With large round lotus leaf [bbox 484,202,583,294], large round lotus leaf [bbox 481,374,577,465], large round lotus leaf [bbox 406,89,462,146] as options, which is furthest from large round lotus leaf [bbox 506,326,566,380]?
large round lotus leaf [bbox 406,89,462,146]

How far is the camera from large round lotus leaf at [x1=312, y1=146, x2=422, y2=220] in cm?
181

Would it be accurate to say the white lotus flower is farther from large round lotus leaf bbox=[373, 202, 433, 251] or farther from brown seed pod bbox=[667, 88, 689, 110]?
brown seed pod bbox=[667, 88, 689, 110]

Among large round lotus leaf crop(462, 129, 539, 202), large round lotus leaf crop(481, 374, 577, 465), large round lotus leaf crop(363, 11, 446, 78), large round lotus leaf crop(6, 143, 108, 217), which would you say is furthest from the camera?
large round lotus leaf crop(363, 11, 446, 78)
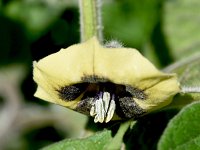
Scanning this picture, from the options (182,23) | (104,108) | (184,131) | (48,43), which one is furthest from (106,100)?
(182,23)

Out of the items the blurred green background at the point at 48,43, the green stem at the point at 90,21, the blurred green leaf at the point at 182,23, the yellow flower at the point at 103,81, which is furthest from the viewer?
the blurred green leaf at the point at 182,23

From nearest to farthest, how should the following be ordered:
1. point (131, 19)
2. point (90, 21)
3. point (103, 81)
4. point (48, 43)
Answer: point (103, 81) → point (90, 21) → point (48, 43) → point (131, 19)

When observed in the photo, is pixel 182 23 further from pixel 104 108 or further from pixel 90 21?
pixel 104 108

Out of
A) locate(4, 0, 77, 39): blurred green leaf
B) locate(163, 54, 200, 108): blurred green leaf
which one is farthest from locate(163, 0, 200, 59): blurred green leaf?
locate(163, 54, 200, 108): blurred green leaf

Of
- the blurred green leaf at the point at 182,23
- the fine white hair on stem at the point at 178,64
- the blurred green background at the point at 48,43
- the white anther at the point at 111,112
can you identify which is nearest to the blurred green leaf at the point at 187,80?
the fine white hair on stem at the point at 178,64

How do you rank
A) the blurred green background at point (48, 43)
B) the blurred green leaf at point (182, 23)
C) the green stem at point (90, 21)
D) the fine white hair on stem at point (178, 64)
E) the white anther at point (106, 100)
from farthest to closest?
the blurred green leaf at point (182, 23)
the blurred green background at point (48, 43)
the fine white hair on stem at point (178, 64)
the green stem at point (90, 21)
the white anther at point (106, 100)

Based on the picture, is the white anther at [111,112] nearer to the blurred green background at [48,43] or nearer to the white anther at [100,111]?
the white anther at [100,111]

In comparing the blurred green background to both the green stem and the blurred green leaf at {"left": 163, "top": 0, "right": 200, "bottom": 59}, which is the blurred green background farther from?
the green stem
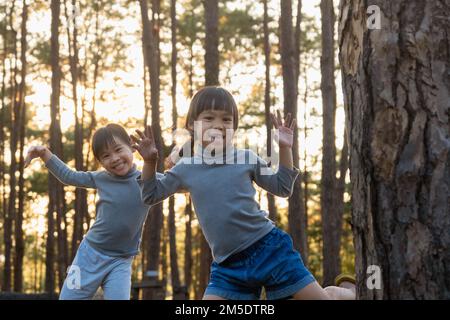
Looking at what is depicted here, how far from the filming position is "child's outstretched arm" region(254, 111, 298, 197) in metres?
3.23

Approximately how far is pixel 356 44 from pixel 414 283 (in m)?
0.84

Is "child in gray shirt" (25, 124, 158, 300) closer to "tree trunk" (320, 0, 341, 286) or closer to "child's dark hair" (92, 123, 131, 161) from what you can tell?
"child's dark hair" (92, 123, 131, 161)

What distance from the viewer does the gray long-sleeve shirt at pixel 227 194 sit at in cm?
342

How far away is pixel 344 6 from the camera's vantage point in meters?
2.64

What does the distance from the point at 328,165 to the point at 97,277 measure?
6.14 meters

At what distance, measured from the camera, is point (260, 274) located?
11.1 ft

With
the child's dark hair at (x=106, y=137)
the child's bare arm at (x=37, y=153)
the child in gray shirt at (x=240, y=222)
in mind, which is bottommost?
the child in gray shirt at (x=240, y=222)

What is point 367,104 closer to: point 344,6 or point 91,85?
point 344,6

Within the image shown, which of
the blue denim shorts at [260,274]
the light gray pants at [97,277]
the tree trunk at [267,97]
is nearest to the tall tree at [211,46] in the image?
the light gray pants at [97,277]

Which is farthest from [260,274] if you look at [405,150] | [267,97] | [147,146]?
[267,97]

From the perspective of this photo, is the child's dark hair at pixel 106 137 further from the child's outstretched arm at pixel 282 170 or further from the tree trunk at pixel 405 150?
the tree trunk at pixel 405 150

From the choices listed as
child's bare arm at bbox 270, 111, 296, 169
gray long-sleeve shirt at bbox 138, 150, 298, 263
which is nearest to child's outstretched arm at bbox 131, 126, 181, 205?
gray long-sleeve shirt at bbox 138, 150, 298, 263

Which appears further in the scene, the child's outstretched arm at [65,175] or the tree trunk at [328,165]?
the tree trunk at [328,165]
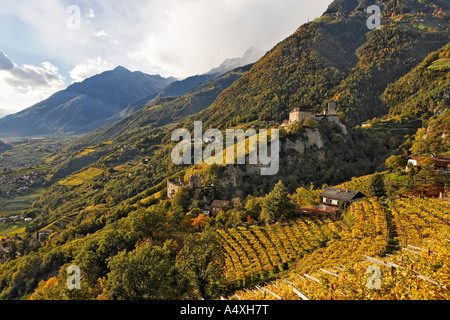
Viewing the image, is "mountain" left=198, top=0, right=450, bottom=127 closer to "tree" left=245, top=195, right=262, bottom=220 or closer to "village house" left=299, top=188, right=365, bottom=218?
"village house" left=299, top=188, right=365, bottom=218

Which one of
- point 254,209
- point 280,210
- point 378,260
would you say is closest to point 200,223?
point 254,209

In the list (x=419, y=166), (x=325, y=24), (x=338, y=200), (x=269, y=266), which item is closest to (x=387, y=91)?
(x=325, y=24)

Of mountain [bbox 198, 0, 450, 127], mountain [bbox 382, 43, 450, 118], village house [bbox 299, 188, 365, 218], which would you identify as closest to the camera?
village house [bbox 299, 188, 365, 218]

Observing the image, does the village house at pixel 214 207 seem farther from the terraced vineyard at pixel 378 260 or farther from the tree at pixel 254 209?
the terraced vineyard at pixel 378 260

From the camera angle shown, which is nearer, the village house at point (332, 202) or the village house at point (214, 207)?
the village house at point (332, 202)

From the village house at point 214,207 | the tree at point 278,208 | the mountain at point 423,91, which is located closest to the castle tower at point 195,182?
the village house at point 214,207

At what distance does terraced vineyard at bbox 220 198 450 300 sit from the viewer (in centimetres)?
973

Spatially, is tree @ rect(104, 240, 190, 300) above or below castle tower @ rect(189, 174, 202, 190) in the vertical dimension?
below

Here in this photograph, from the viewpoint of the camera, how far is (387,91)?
137875 mm

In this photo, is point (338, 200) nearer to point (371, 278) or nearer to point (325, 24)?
point (371, 278)

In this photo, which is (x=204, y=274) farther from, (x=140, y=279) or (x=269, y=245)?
(x=269, y=245)

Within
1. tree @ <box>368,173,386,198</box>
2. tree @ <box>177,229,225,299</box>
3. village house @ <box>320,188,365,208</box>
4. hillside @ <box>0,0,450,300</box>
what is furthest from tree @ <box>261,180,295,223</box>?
tree @ <box>177,229,225,299</box>

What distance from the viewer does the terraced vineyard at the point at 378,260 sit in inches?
383

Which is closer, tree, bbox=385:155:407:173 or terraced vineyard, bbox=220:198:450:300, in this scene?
terraced vineyard, bbox=220:198:450:300
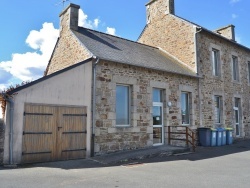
********
▶ **Qué se pide**: Saca del material cada línea en la que aparezca la palabra "meters", y cópiala tal cual.

▶ **Respuesta esperada**:
How far away is pixel 344 6 from the camera's vantage point in meters?
6.14 meters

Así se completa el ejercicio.